This is whom people love at Christmas time: the baby Jesus, Santa Claus and Joey Arias. Not necessarily in that order.
Before an adoring, joyfully rowdy, sold-out audience at Joe’s Pub on Friday, singer/performance artist Arias intended to usher in the Mayan apocalypse-the show was called “The End of the World”-but, since we’re all still here, it stands to reason that the Mayans might have been wrong.
So, I suppose that makes it a Christmas show retroactively. A Christmas show on a stage decorated with an eight-foot tall, bright-orange, glitter-and-tinsel-trimmed Mayan calendar. A gorgeous and brilliantly-executed piece of scenery created by Machine Dazzle, multi-disciplinary downtown artistic genius. Machine is also one of the amazing Pixie Harlots, who, in addition to Narcissister (link NSFW, but unmissable), were guest performers at the show. Arias was backed by a four-piece band led from the piano by Thomas Bartlett, among them special guest Cornelius Loy on the theremin.

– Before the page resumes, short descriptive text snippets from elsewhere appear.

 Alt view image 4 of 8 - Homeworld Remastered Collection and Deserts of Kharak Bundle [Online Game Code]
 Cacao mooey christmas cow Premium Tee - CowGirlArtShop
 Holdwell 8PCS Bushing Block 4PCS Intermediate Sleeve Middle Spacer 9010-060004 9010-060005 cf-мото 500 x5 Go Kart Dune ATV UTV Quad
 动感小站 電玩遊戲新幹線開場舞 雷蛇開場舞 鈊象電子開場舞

Arias came out in a burlap dress, demonstrating his humility. Just kidding! (Not about the burlap; that really happened!) It was an ironic joke, because the whole crowd at Joe’s was well aware that he usually dresses not only fashionably, but in couture-often designed by his good friend Thierry Mugler, who wrote one of the songs Arias performed in the show. When he changed out of the burlap, it was, indeed, into a couture gown (though not by Mugler) that was mostly see-though below his signature corseted wasp waist. As the show got boozier, Arias began interacting more flirtatiously with the audience. At one point he hiked up the dress, squatted down, put his crotch in the face of someone in the front row and screamed “Look!” This was pretty funny anyway, but more so because the fur cuff at the bottom of the hiked-up dress actually covered his crotch up more than the sheer fabric of the dress falling normally.

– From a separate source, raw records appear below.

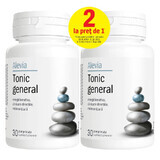 Pachet Tonic general, 30 comprimate, Alevia (1+1)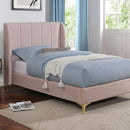PEARL Full, Queen, & Twin Bed, Light Pink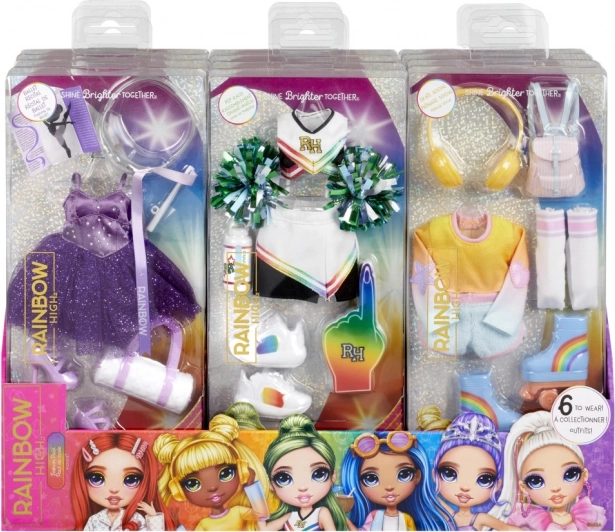 Rainbow High Doll Clothing Set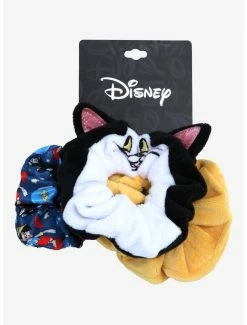 Beauty Disney Pinocchio Figaro Figural Scrunchy Set - BoxLunch Exclusive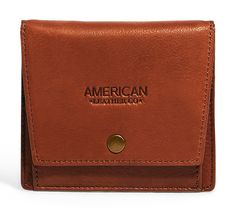 An essential for your cash, cards, and coins, this classic snap-closure wallet will keep everything secure and organized. From American Leather Co. Classic Compact Coin Purse With Card Slots, Classic Compact Coin Purse With Interior Card Slots, Modern Bifold Coin Purse With Coin Pocket, Compact Coin Purse With Rfid Blocking, Classic Coin Purse With Card Slots For Daily Use, Classic Compact Wallet For Daily Use, Modern Compact Trifold Wallet With Coin Pocket, Classic Coin Purse With Rfid Blocking, Classic Coin Purse With Rfid Blocking For Daily Use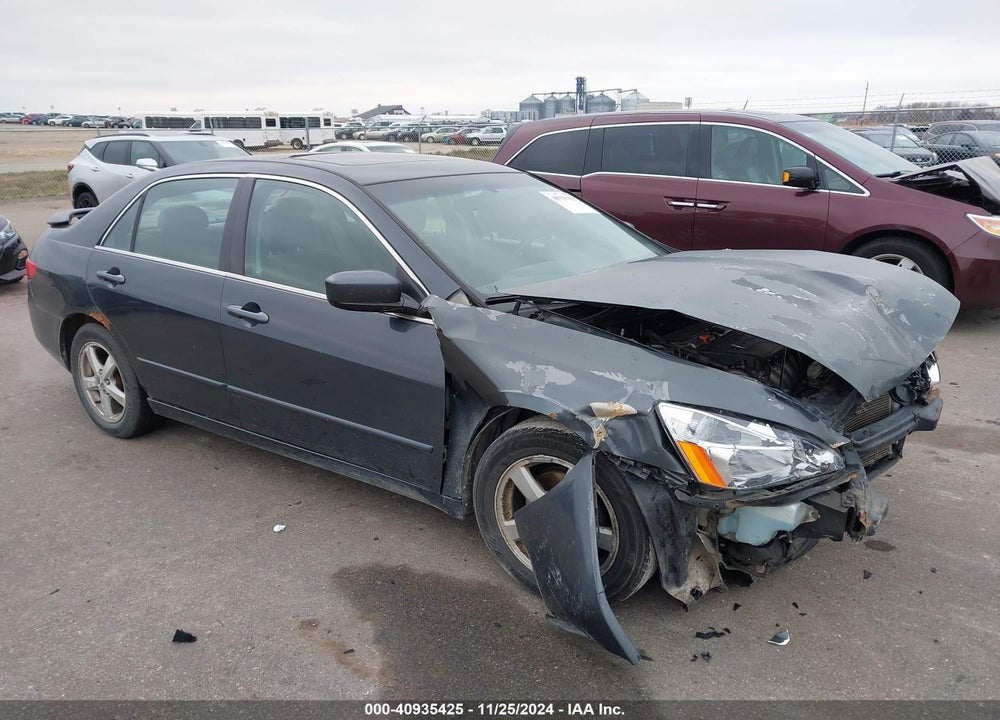2005 HONDA ACCORD 2.4 EX VIN: 1HGCM56785A030952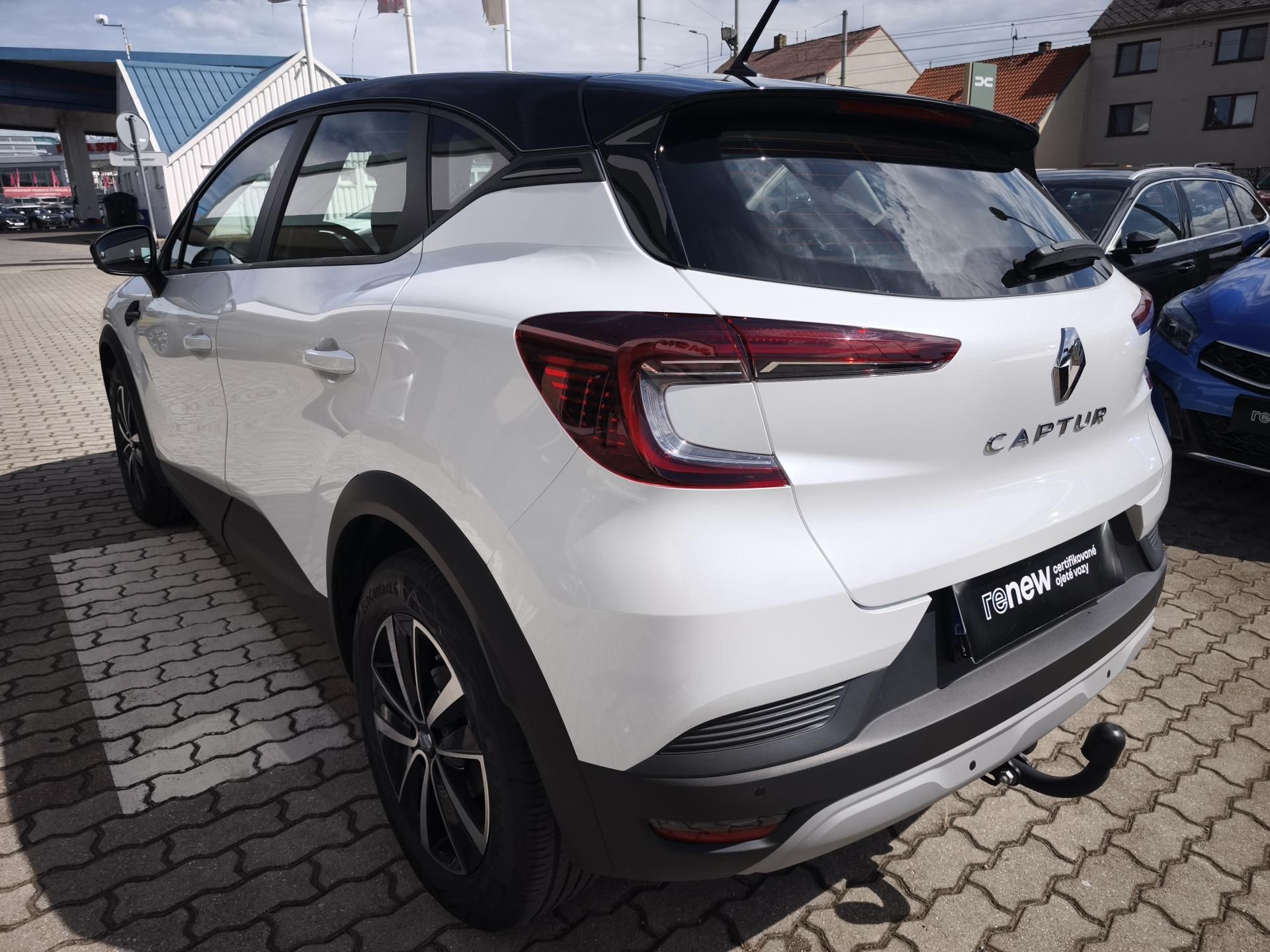 Renault Captur, 2023 ČR TCe 90 - fotka 4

He opened the playful, informal show by introducing himself as Billie Holiday. Fans know Arias for his expert mimicry of Holiday’s distinctive voice and sophisticated jazz phrasing. He sang Holiday’s God Bless the Child, changing the lyrics at one point to address the audience: “God bless all you fuckers.” Later on, Arias sang White Christmas in the voice of Holiday. Throughout the theremin solo during that song, he pantomimed riding a horse, and, since he truly knows what the Christmas spirit is all about, he quipped, “I like you Santa Claus. Don’t touch my ass” as the song was ending. God bless us all, every one.
The other Christmas number came courtesy of the Pixie Harlots. They performed a sultry dance number to Frankie Goes to Hollywood’s “The Power of Love,” a Christmas power ballad (not to be confused with the Celine Dion or the Huey Lewis and the News songs of the same name). As they danced in front of the Mayan calendar, they revealed that the Mayan god’s face at the center covered a secret compartment containing a pizza.

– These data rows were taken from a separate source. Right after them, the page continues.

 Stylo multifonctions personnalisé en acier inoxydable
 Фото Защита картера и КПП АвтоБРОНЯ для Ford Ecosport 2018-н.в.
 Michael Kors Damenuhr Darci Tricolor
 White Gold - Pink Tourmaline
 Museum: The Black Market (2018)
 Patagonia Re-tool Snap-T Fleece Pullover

In many of the songs, Arias used his unique jazz scat style of ethereal, high-pitched vocalization. It’s a genuinely masterful technique, and he’s a gifted musician. While singing Led Zeppelin’s Kashmir, there were moments when Arias’ scat vocals were indistinguishable from Bartlett’s synthesizer and Loy’s theremin.
Arias sang his late friend Klaus Nomi’s Nomi Song. Nomi was a trained operatic countertenor, which Arias is not, and he declared it “a really fucking hard song to sing” when he finished. No matter the difficulty, he crushed the performance.
Someone in the audience recorded Nomi Song and put it on YouTube. That person’s other videos of the show are here: the Pixie Harlots (including the pizza), White Christmas (including the horsey dance), and Kashmir.
If this review seems breathless and enthusiastic, it’s because Arias consistently elicits that reaction. He’s an incandescent performer and a force of nature. Although, not the kind of force of nature that leads to world-wide cataclysm. Sorry, Mayans.